吃喝玩樂可是我和麻辣燙的特長,我立即一口氣介紹了一連串味道好的飯館,具體哪道菜做得好,什麼時間去最好,都詳細地告訴了他。
「謝謝!北京這幾年變化很大,一切還在適應中。」
「不客氣,很樂於為學長效勞。」我趕緊趁機拉近關係。
他又回應了我一個「:)」。
不知道為什麼,這個笑臉符號讓我想起了他的笑容——燦爛陽光,溫暖積極。他在籃球場上投進了球時會這樣笑,和朋友打招呼時會這樣笑,上臺領獎時也總會這樣笑。我心裡說不清楚什麼感覺,好一會兒之後才字斟句酌地問:「我能找你聊天嗎?」發出去後,又趕緊補上一句話,「我有很多金融方面的問題想請教。」還是不妥,再補充,「我知道你很忙,不會佔用你太多的時間。」
我只覺得自己的心緊張得撲通撲通直跳,正覺得喘不過氣來時,他的回覆到了,「當然可以,不過請教不敢當,彼此討論吧。其實我並不忙,除了工作,其餘時間都很空閒。」
「怎麼會?北京應該還有不少同學和老朋友吧?」
「是的,不過留在北京的同學朋友大部分已成家立業了,就剛回來時聚了一下,平時見面的機會並不多,睡在我上鋪的兄弟女兒都已經三歲了。」
是啊,他比我大兩屆,如今我在同學裡都已逐漸成為孤家寡人,何況他?大家平時的工作本就忙碌,成了家的人有限的空餘時間都要貢獻給家庭。大學時代一呼百應、勾肩搭背、胡吃海喝的日子已經永遠不可能再現。
雖然一句話沒說,可兩個人竟似心靈相通,隔著螢幕,相對欷?#91;。我發了個太陽的表情過去,他回了個笑臉。

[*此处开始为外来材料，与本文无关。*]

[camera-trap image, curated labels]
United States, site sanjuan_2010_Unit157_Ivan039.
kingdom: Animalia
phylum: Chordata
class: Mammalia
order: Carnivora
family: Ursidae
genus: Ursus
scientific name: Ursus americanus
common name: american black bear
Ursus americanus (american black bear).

我本來正在拼命想話題,沒想到他主動寫了很長的一段話。
「去上鋪的兄弟家,他女兒不肯吃飯,被他老婆說了兩句,就躺在地上打滾。他一把把女兒拎起來,板著臉和女兒講道理,一板一眼、人模人樣的。我記得大學時和那傢伙去康西草原,他狂背周星馳《大話西遊》的臺詞,我們一幫同學就作勢把他踹倒在地,學著片子裡的斧頭幫兄弟替他撲火,我們在上面踹,他在地上很配合地慘叫。可惜當年都是窮學生,沒有數碼攝像機,否則錄下來給他女兒看一看。」
電腦前的我撲哧一聲笑了出來,「《大話西遊》可是我們入校的必看片,被定為新生教育片,不管男女,臺詞都是張嘴就來。不過我一直沒搞明白,這片子究竟是清華的教育片,還是北大的教育片?北大一直說是他們先定為必看片的。」
「當然是清華的!就是從我們開始的,北大那幫人跟著我們學的。」
我在電腦前樂呵,我聽過的版本是清華跟著北大學的,這段歷史公案,我們晚輩就不發表意見了。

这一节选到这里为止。